***** Reading text
The Value of Experience

Experience counts, especially in a fast changing world

Covid-19 Analysis with Python

I was able to generate a web site where, with one click, I could see the information that was pertinent to me using publicly available data along with Python, Plotly, Plotly Dash and the Heroku cloud/web service environment. The website can be accessed here at It may take up to twenty seconds to wake up the service so be patient.

I enjoy learning new things and analyzing trends to better understand what is behind the story. When I first retired, I decided to learn the Python programming language and learn a bit about Data Science and Machine Learning. I did get a handle and Python and got a better understanding of Data Science. However, after a few small projects, I felt that I needed a bigger project on which to test out my knowledge.

As the “shelter in place” , whether self imposed or mandated, protocol was put in place, I had a good deal of free time to pick up Python again to analyzed the available data for the Covid-19 in my county and state. My ultimate goal was to create a “system” where I could get the information that I wanted with just one click.

I started out in small steps and learning different tools and platforms along the way. The very first tool was Google’s colaboratory , which provided a hosted web environment for Jupyter Notebook. This is a great platform as you do not have to configure your own environment and you can access it from any device. I did most of my prototyping here and was able to access and run my notebooks with my iPad and a web browser.
**********
***** Supplied records
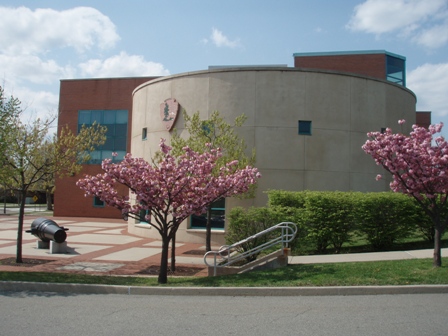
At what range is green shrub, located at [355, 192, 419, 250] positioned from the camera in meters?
13.9

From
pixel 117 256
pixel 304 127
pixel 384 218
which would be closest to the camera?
pixel 384 218

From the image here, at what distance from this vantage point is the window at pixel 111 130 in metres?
37.1

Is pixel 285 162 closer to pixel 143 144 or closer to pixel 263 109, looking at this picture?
pixel 263 109

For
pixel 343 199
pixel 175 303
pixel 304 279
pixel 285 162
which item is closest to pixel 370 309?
pixel 304 279

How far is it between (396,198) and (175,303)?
8.74 meters

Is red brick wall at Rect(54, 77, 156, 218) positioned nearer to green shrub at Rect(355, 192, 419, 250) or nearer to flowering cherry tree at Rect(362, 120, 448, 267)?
green shrub at Rect(355, 192, 419, 250)

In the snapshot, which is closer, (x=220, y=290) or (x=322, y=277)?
(x=220, y=290)

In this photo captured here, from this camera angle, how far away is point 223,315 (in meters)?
7.13

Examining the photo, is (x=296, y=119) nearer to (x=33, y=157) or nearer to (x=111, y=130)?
(x=33, y=157)

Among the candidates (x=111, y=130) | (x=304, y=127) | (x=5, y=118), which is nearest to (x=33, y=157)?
(x=5, y=118)

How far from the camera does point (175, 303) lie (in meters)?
8.19

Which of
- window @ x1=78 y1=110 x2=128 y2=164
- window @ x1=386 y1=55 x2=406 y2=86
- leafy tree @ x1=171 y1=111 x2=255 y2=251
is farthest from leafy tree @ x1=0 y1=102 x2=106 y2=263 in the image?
window @ x1=386 y1=55 x2=406 y2=86

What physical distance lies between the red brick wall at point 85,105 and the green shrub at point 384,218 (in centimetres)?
2616

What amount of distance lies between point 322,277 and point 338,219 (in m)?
4.81
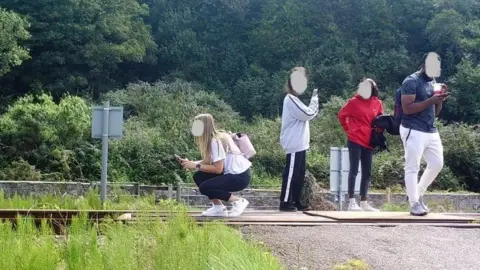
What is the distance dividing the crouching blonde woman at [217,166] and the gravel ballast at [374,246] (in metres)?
1.02

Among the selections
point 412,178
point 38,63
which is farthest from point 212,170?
point 38,63

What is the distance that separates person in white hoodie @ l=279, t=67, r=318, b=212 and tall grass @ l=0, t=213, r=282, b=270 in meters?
3.48

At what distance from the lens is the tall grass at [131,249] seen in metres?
4.93

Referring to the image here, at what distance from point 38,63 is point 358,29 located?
71.3 ft

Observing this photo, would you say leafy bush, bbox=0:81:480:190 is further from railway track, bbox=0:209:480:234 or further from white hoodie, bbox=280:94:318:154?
→ railway track, bbox=0:209:480:234

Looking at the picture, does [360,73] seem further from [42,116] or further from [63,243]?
[63,243]

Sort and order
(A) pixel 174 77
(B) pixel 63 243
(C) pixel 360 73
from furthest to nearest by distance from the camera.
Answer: (A) pixel 174 77, (C) pixel 360 73, (B) pixel 63 243

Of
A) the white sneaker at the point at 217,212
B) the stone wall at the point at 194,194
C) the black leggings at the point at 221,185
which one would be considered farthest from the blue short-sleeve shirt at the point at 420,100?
the stone wall at the point at 194,194

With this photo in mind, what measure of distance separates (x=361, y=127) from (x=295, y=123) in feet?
3.46

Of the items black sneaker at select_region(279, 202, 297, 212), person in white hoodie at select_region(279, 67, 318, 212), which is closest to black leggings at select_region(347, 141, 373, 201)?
person in white hoodie at select_region(279, 67, 318, 212)

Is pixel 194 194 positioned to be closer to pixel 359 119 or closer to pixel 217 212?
pixel 359 119

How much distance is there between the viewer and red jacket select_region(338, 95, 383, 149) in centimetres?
1022

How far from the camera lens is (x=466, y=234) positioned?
25.9 ft

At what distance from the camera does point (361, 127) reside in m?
10.2
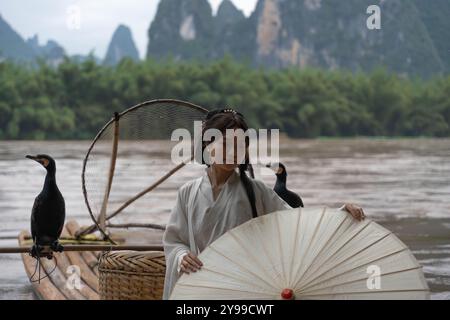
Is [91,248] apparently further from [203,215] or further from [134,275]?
[203,215]

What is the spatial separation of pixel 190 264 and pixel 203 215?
4.4 inches

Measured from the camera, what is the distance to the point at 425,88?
32062mm

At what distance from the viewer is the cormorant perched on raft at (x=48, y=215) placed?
2371mm

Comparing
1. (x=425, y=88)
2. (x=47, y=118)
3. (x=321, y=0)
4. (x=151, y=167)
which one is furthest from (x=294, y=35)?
(x=151, y=167)

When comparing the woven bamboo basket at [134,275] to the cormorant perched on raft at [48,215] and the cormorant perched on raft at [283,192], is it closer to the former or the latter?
the cormorant perched on raft at [48,215]

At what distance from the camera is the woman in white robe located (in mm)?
1727

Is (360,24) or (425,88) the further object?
(360,24)

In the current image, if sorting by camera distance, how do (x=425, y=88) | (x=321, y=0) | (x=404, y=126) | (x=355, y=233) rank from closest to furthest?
(x=355, y=233)
(x=404, y=126)
(x=425, y=88)
(x=321, y=0)

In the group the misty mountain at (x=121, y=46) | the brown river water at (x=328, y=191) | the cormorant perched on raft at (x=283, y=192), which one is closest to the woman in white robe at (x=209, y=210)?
the cormorant perched on raft at (x=283, y=192)

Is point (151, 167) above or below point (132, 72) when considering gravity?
below

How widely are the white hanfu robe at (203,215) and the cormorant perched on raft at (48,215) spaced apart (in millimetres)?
674

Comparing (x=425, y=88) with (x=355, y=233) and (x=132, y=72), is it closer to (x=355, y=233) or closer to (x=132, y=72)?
(x=132, y=72)

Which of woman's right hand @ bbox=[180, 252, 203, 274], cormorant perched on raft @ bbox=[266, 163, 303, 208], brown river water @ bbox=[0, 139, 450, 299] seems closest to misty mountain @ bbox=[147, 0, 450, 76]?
brown river water @ bbox=[0, 139, 450, 299]

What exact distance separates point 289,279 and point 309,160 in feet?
50.9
**********
§ **Goal of the exercise**
Rewrite the Covid-19 analysis text from "Covid-19 Analysis with Python" up to and including "so be patient.", putting "Render" in place of "Heroku".

§ **Output of the exercise**
Covid-19 Analysis with Python

I was able to generate a web site where, with one click, I could see the information that was pertinent to me using publicly available data along with Python, Plotly, Plotly Dash and the Render cloud/web service environment. The website can be accessed here at It may take up to twenty seconds to wake up the service so be patient.